§ Your goal
Output all entries below exactly as they are given.

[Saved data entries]
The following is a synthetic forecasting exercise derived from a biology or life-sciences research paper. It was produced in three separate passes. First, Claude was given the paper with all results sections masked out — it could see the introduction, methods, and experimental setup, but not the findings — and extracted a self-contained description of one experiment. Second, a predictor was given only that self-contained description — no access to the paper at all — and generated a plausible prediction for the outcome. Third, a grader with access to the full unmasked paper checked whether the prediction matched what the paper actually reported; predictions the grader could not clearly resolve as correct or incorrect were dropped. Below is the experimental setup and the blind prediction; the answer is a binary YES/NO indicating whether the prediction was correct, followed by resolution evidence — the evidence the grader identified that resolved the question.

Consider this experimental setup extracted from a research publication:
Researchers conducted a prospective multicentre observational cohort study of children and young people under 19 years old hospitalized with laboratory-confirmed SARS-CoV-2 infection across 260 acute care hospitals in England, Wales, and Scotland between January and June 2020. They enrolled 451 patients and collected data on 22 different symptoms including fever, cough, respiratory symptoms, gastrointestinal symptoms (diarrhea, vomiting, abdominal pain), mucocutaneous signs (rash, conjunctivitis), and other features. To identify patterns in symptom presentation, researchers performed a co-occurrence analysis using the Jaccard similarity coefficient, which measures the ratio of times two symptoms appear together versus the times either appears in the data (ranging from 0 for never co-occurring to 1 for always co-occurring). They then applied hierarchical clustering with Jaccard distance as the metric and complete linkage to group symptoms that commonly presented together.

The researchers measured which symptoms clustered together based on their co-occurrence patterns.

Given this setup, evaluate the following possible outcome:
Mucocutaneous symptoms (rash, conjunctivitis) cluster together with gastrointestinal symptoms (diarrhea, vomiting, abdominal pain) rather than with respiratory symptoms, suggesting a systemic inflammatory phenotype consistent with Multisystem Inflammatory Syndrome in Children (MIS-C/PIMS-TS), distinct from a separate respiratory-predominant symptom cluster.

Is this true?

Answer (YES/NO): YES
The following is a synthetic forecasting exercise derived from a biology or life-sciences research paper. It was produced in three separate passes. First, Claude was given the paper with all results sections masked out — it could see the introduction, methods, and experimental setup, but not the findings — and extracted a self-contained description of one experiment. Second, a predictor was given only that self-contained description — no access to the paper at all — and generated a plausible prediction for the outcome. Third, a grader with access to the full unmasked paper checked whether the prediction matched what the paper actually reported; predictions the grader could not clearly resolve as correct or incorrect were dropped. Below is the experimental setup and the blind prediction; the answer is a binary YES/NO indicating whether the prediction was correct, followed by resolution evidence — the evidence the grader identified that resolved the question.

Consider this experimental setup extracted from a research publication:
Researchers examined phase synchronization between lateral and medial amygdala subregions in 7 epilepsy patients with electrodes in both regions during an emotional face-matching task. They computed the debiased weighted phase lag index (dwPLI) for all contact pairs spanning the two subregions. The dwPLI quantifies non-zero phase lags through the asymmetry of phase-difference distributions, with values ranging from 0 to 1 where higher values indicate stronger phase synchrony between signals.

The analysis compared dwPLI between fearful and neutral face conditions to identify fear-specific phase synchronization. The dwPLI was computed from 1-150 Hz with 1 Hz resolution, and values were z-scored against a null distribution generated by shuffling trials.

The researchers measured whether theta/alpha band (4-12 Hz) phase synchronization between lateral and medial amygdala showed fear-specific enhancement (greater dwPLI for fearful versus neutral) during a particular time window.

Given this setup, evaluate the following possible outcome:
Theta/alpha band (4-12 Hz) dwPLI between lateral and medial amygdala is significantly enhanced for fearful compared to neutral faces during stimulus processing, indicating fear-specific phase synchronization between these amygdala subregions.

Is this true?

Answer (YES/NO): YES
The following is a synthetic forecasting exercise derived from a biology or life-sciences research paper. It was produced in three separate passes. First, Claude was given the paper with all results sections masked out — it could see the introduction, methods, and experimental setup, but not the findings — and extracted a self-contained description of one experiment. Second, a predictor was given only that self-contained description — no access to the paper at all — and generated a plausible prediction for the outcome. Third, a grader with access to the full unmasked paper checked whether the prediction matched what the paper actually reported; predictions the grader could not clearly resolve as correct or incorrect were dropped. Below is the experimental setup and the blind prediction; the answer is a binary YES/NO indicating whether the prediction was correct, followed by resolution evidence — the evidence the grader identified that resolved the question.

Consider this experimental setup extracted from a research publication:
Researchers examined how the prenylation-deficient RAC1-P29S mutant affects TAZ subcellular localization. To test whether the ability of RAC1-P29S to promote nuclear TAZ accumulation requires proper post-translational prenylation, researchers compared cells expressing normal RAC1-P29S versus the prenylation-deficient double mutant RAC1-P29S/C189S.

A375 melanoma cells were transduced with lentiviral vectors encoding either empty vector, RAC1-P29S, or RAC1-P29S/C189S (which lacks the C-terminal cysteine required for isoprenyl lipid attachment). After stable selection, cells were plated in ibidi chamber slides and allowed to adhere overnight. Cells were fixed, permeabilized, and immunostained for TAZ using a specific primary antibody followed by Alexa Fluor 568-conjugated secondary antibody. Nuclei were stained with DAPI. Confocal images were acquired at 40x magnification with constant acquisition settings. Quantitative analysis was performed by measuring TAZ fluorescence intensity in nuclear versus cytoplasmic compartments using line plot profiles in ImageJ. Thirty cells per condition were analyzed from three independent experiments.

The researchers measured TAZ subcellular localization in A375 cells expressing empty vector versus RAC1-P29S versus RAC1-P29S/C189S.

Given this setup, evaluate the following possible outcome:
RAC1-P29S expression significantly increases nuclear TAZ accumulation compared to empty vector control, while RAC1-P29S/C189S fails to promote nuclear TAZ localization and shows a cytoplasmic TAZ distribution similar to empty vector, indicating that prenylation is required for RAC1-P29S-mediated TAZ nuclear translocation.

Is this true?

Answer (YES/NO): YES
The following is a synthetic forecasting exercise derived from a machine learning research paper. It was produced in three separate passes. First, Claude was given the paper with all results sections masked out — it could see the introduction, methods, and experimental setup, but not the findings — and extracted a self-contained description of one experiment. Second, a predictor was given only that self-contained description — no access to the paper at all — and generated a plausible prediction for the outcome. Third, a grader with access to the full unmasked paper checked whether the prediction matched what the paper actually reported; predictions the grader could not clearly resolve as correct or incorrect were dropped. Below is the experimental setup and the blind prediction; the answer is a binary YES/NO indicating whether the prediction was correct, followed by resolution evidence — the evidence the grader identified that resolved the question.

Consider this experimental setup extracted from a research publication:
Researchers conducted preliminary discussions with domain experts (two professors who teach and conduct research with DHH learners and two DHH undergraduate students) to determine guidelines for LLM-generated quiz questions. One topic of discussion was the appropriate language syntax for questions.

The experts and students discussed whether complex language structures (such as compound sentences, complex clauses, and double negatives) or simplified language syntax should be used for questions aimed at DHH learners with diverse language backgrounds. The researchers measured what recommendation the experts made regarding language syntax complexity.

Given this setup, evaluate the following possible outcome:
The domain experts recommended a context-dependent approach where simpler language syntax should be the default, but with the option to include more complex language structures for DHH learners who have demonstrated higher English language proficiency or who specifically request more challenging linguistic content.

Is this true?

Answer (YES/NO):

§ Output below
The following is a synthetic forecasting exercise derived from a biology or life-sciences research paper. It was produced in three separate passes. First, Claude was given the paper with all results sections masked out — it could see the introduction, methods, and experimental setup, but not the findings — and extracted a self-contained description of one experiment. Second, a predictor was given only that self-contained description — no access to the paper at all — and generated a plausible prediction for the outcome. Third, a grader with access to the full unmasked paper checked whether the prediction matched what the paper actually reported; predictions the grader could not clearly resolve as correct or incorrect were dropped. Below is the experimental setup and the blind prediction; the answer is a binary YES/NO indicating whether the prediction was correct, followed by resolution evidence — the evidence the grader identified that resolved the question.

Consider this experimental setup extracted from a research publication:
Researchers conducted a prospective multicentre observational cohort study of children and young people under 19 years old hospitalized with laboratory-confirmed SARS-CoV-2 infection across 260 acute care hospitals in England, Wales, and Scotland between January and June 2020. They enrolled 451 patients and collected data on 22 different symptoms including fever, cough, respiratory symptoms, gastrointestinal symptoms (diarrhea, vomiting, abdominal pain), mucocutaneous signs (rash, conjunctivitis), and other features. To identify patterns in symptom presentation, researchers performed a co-occurrence analysis using the Jaccard similarity coefficient, which measures the ratio of times two symptoms appear together versus the times either appears in the data (ranging from 0 for never co-occurring to 1 for always co-occurring). They then applied hierarchical clustering with Jaccard distance as the metric and complete linkage to group symptoms that commonly presented together.

The researchers measured which symptoms clustered together based on their co-occurrence patterns.

Given this setup, evaluate the following possible outcome:
Mucocutaneous symptoms (rash, conjunctivitis) cluster together with gastrointestinal symptoms (diarrhea, vomiting, abdominal pain) rather than with respiratory symptoms, suggesting a systemic inflammatory phenotype consistent with Multisystem Inflammatory Syndrome in Children (MIS-C/PIMS-TS), distinct from a separate respiratory-predominant symptom cluster.

Is this true?

Answer (YES/NO): YES
The following is a synthetic forecasting exercise derived from a biology or life-sciences research paper. It was produced in three separate passes. First, Claude was given the paper with all results sections masked out — it could see the introduction, methods, and experimental setup, but not the findings — and extracted a self-contained description of one experiment. Second, a predictor was given only that self-contained description — no access to the paper at all — and generated a plausible prediction for the outcome. Third, a grader with access to the full unmasked paper checked whether the prediction matched what the paper actually reported; predictions the grader could not clearly resolve as correct or incorrect were dropped. Below is the experimental setup and the blind prediction; the answer is a binary YES/NO indicating whether the prediction was correct, followed by resolution evidence — the evidence the grader identified that resolved the question.

Consider this experimental setup extracted from a research publication:
Researchers examined phase synchronization between lateral and medial amygdala subregions in 7 epilepsy patients with electrodes in both regions during an emotional face-matching task. They computed the debiased weighted phase lag index (dwPLI) for all contact pairs spanning the two subregions. The dwPLI quantifies non-zero phase lags through the asymmetry of phase-difference distributions, with values ranging from 0 to 1 where higher values indicate stronger phase synchrony between signals.

The analysis compared dwPLI between fearful and neutral face conditions to identify fear-specific phase synchronization. The dwPLI was computed from 1-150 Hz with 1 Hz resolution, and values were z-scored against a null distribution generated by shuffling trials.

The researchers measured whether theta/alpha band (4-12 Hz) phase synchronization between lateral and medial amygdala showed fear-specific enhancement (greater dwPLI for fearful versus neutral) during a particular time window.

Given this setup, evaluate the following possible outcome:
Theta/alpha band (4-12 Hz) dwPLI between lateral and medial amygdala is significantly enhanced for fearful compared to neutral faces during stimulus processing, indicating fear-specific phase synchronization between these amygdala subregions.

Is this true?

Answer (YES/NO): YES
The following is a synthetic forecasting exercise derived from a biology or life-sciences research paper. It was produced in three separate passes. First, Claude was given the paper with all results sections masked out — it could see the introduction, methods, and experimental setup, but not the findings — and extracted a self-contained description of one experiment. Second, a predictor was given only that self-contained description — no access to the paper at all — and generated a plausible prediction for the outcome. Third, a grader with access to the full unmasked paper checked whether the prediction matched what the paper actually reported; predictions the grader could not clearly resolve as correct or incorrect were dropped. Below is the experimental setup and the blind prediction; the answer is a binary YES/NO indicating whether the prediction was correct, followed by resolution evidence — the evidence the grader identified that resolved the question.

Consider this experimental setup extracted from a research publication:
Researchers examined how the prenylation-deficient RAC1-P29S mutant affects TAZ subcellular localization. To test whether the ability of RAC1-P29S to promote nuclear TAZ accumulation requires proper post-translational prenylation, researchers compared cells expressing normal RAC1-P29S versus the prenylation-deficient double mutant RAC1-P29S/C189S.

A375 melanoma cells were transduced with lentiviral vectors encoding either empty vector, RAC1-P29S, or RAC1-P29S/C189S (which lacks the C-terminal cysteine required for isoprenyl lipid attachment). After stable selection, cells were plated in ibidi chamber slides and allowed to adhere overnight. Cells were fixed, permeabilized, and immunostained for TAZ using a specific primary antibody followed by Alexa Fluor 568-conjugated secondary antibody. Nuclei were stained with DAPI. Confocal images were acquired at 40x magnification with constant acquisition settings. Quantitative analysis was performed by measuring TAZ fluorescence intensity in nuclear versus cytoplasmic compartments using line plot profiles in ImageJ. Thirty cells per condition were analyzed from three independent experiments.

The researchers measured TAZ subcellular localization in A375 cells expressing empty vector versus RAC1-P29S versus RAC1-P29S/C189S.

Given this setup, evaluate the following possible outcome:
RAC1-P29S expression significantly increases nuclear TAZ accumulation compared to empty vector control, while RAC1-P29S/C189S fails to promote nuclear TAZ localization and shows a cytoplasmic TAZ distribution similar to empty vector, indicating that prenylation is required for RAC1-P29S-mediated TAZ nuclear translocation.

Is this true?

Answer (YES/NO): YES
The following is a synthetic forecasting exercise derived from a machine learning research paper. It was produced in three separate passes. First, Claude was given the paper with all results sections masked out — it could see the introduction, methods, and experimental setup, but not the findings — and extracted a self-contained description of one experiment. Second, a predictor was given only that self-contained description — no access to the paper at all — and generated a plausible prediction for the outcome. Third, a grader with access to the full unmasked paper checked whether the prediction matched what the paper actually reported; predictions the grader could not clearly resolve as correct or incorrect were dropped. Below is the experimental setup and the blind prediction; the answer is a binary YES/NO indicating whether the prediction was correct, followed by resolution evidence — the evidence the grader identified that resolved the question.

Consider this experimental setup extracted from a research publication:
Researchers conducted preliminary discussions with domain experts (two professors who teach and conduct research with DHH learners and two DHH undergraduate students) to determine guidelines for LLM-generated quiz questions. One topic of discussion was the appropriate language syntax for questions.

The experts and students discussed whether complex language structures (such as compound sentences, complex clauses, and double negatives) or simplified language syntax should be used for questions aimed at DHH learners with diverse language backgrounds. The researchers measured what recommendation the experts made regarding language syntax complexity.

Given this setup, evaluate the following possible outcome:
The domain experts recommended a context-dependent approach where simpler language syntax should be the default, but with the option to include more complex language structures for DHH learners who have demonstrated higher English language proficiency or who specifically request more challenging linguistic content.

Is this true?

Answer (YES/NO):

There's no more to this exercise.